There are more than 1,000 radio documentaries in the archive, all available free-to-air. These include a profile of Interference singer-songwriter Fergus O’Farrell; the fascinating story of Francis Bacon’s muse Henrietta Moraes; the tale of three musicians learning how to become Music In Healthcare trainers; the life and times of an Elvis impersonator; and how Westmeath taxi-driver Ray O’Hara found himself driving Michael Jackson around the midlands.
Those with ideas for documentaries of their own will be interested in the Documentary On One’s upcoming training seminar to equip people with the skills to make their own docs. It will take place on May 9th and 10th at the RTÉ Radio Centre in Dublin, and among the topics covered will be how to generate ideas, recording, interviewing techniques, the use of music and sound, narration and scripting, and more. Applications are open and are on a first-come, first-served basis. The fee is ¤495. See rte.ie for details.
Elvis’s biography is in the building
This week, Elvis Costello (above) announced the upcoming release of his “unconventional” autobiography, which is set for release in October.
In tandem with this news, Smiths co-founder Johnny Marr has just released plans for his own tome, after some hot bidding between publishers for the rights. Press releases have indirectly promised fans some long-awaited dirt on his former bandmates (including, and especially, Morrissey).
Both announcements have proudly maximised the allure of the “inside story”, forgetting that this is the basic premise of every autobiography.

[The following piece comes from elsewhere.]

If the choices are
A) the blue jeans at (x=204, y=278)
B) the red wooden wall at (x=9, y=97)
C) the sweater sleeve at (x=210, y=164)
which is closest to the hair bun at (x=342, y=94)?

But claiming unconventionality in the sphere of music memoir may not be a good thing. If Elvis Costello’s not out there exploding toilets or snorting live ants, what sort of book is this going to be?
Costello contemporary Eric Clapton pieced together an autobiography in the last 10 years, but it’s a little threadbare in places. For whole years, he was in a stupor of unrequited love and heroin addiction (possibly the least desirable combination of afflictions under any circumstances). As a result, we assume he had to phone multiple close friends when writing his book to ask: “No, but really, what actually happened in 1972?”
Brian Wilson begins his retrospective by recounting a time when he ate a plurality of steaks for breakfast. Also setting the bar low is Ozzy Osborne, whose personal statements include the sentiment “Sure, I bit the head of the dove. And the bat. But I didn’t kill those 15 puppies.” (He clarifies that maybe the stories stemmed from the farm animals he harmed instead.)
There are big things expected from Costello’s unconventional story, so. Take it away, Elvis.